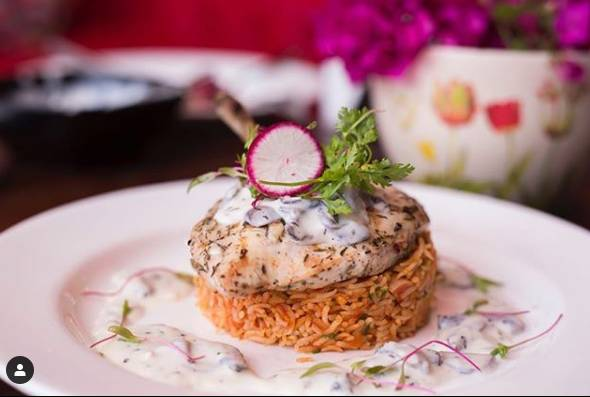 dishes-to-try-in-hauz-khas-village-summer-house-cafe-image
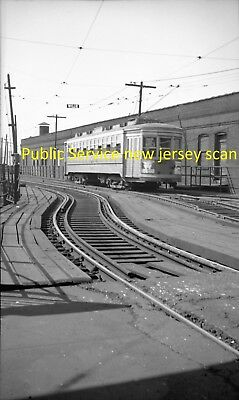 Public Service Of New Jersey (Psnj) Original B&w Trolley Negative Of Car 2698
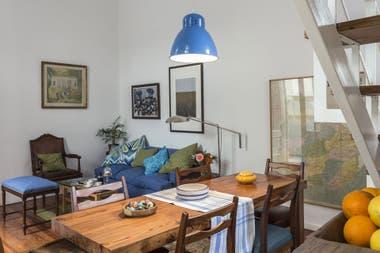 Solución 390: ideas para decorar un living-comedor con detalles de ...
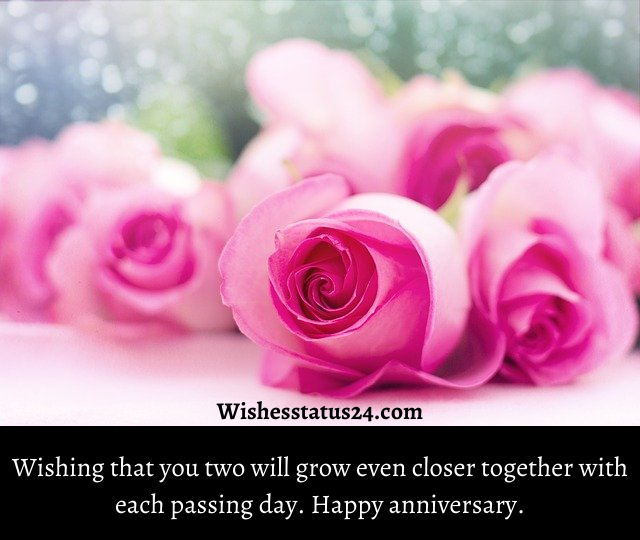 Happy wedding anniversary wishes for parents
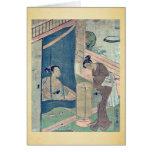 Mother and child near mosquito by Suzuki,Harunobu Greeting Cards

•••••

**What to produce**
The data is to be returned exactly as it stands, pictures aside.

**Exercise answer**
 dishes-to-try-in-hauz-khas-village-summer-house-cafe-image
 Public Service Of New Jersey (Psnj) Original B&w Trolley Negative Of Car 2698
 Solución 390: ideas para decorar un living-comedor con detalles de ...
 Happy wedding anniversary wishes for parents
 Mother and child near mosquito by Suzuki,Harunobu Greeting Cards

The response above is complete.